NDP candidate garners 20.7 per cent of vote

Rick Downes concedes defeat at the Grizzly Grill last night.
Rick Downes concedes defeat at the Grizzly Grill last night.

Last night New Democrat candidate Rick Downes joined his supporters at the Grizzly Grill shortly before 10 p.m., talking to them and shaking hands briefly before addressing the crowd to concede his defeat.

Downes received 20.6 per cent of the vote, with 10,126 votes as of 2 a.m. today.

“This election has brought my politics full circle,” said Downes, who served as a city councillor for several years before running for mayor in Kingston’s municipal election last year. He lost a close race to incumbent Mayor Harvey Rosen.

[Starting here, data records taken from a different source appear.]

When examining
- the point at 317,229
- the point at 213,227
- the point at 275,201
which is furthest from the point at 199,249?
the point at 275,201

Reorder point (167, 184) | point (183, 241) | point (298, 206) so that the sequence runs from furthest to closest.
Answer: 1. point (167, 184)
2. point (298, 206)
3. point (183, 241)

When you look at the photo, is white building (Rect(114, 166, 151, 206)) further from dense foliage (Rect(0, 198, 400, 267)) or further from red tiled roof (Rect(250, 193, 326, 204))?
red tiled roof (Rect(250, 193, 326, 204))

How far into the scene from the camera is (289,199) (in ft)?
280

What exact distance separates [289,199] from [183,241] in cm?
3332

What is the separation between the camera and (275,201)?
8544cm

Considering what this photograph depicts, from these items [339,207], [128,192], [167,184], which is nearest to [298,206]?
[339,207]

“What a great privilege it has been for me to run for provincial parliament in Kingston and the Islands.”

The restaurant’s back room had been quiet as Downes and about 40 supporters gathered in front of two TVs broadcasting CBC’s election coverage.

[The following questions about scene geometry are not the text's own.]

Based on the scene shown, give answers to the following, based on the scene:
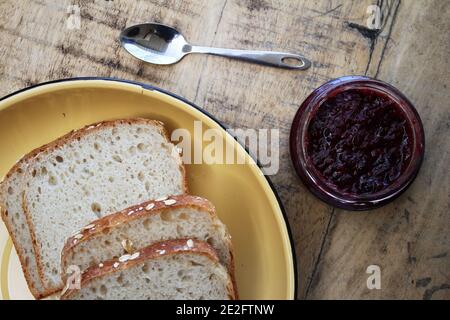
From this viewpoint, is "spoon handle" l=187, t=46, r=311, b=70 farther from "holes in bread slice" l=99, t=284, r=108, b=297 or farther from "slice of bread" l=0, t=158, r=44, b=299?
"holes in bread slice" l=99, t=284, r=108, b=297

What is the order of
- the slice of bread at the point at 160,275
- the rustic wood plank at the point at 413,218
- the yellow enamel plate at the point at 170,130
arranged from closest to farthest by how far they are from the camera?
1. the slice of bread at the point at 160,275
2. the yellow enamel plate at the point at 170,130
3. the rustic wood plank at the point at 413,218

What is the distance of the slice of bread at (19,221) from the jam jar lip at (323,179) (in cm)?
90

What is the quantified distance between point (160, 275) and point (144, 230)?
0.48ft

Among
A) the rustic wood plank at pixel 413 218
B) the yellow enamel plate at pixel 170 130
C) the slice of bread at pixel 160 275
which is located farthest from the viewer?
the rustic wood plank at pixel 413 218

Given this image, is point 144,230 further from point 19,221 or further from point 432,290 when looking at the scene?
point 432,290

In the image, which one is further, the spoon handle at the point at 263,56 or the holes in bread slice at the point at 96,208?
the spoon handle at the point at 263,56

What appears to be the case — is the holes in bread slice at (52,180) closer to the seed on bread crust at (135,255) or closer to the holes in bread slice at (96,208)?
the holes in bread slice at (96,208)

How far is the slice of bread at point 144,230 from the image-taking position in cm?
192

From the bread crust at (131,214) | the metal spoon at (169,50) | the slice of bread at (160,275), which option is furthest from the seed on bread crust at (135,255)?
the metal spoon at (169,50)

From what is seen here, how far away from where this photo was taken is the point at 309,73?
85.1 inches

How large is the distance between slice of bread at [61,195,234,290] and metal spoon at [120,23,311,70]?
53 centimetres

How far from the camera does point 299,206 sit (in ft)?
6.97

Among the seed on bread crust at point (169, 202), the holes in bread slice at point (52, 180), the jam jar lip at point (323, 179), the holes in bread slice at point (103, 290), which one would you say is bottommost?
the holes in bread slice at point (103, 290)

With 20.9 per cent of the vote, the NDP received a larger proportion of the Kingston electorate’s support than ever before.

In 2003, Kingston and the Island’s NDP candidate Janet Collins won 11.5 per cent of the vote.

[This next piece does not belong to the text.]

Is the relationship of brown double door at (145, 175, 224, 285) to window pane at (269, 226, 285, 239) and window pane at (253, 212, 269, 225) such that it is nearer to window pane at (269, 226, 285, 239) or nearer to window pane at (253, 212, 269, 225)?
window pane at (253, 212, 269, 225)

Downes thanked all his volunteers, his campaign manager and NDP leader Howard Hampton.

“We raised a lot of important issues over the course of the campaign,” he said.

Downes told the Journal he spent the day waving to the cars and knocking on doors until the polls closed at 9 p.m.

“We showed an incredible face, and did very strongly,” Downes said.

Downes said he was satisfied with his performance and the NDP’s overall performance in the province.

“We had a lot of fun, which is very important for politics.” Downes said winning Liberal candidate John Gerretsen deserved congratulations, and after speaking with partygoers, he headed to the Ambassador Hotel to offer his support.

“[Gerretsen is] a very formidable opponent, but that hasn’t stopped me from running,” Downes said. “There’s a strong Liberal tide in Ontario, as we’ve seen in this election.”

But Downes said winning wasn’t the most important thing.

“I’ve given [the candidates] a good race. … The race is the thing.” Downes said he’s not sure if he will return to politics.

“That’s always the question, isn’t it?” he said. “It’s a very important decision, regarding my family and my finances, as right now I’m on my unpaid leave.

“I won’t say yes or no.”

For now, Downes will return to his job as vice-principal at James R. Henderson Public School.

Chris Horkins, leader of Queen’s NDP, said despite the party’s loss, he thought the campaign went well.

“It’s obviously disappointing, but I think Rick had a great run,” he said.

“It showed that John Gerretsen isn’t as much of an infallible institution in this riding.”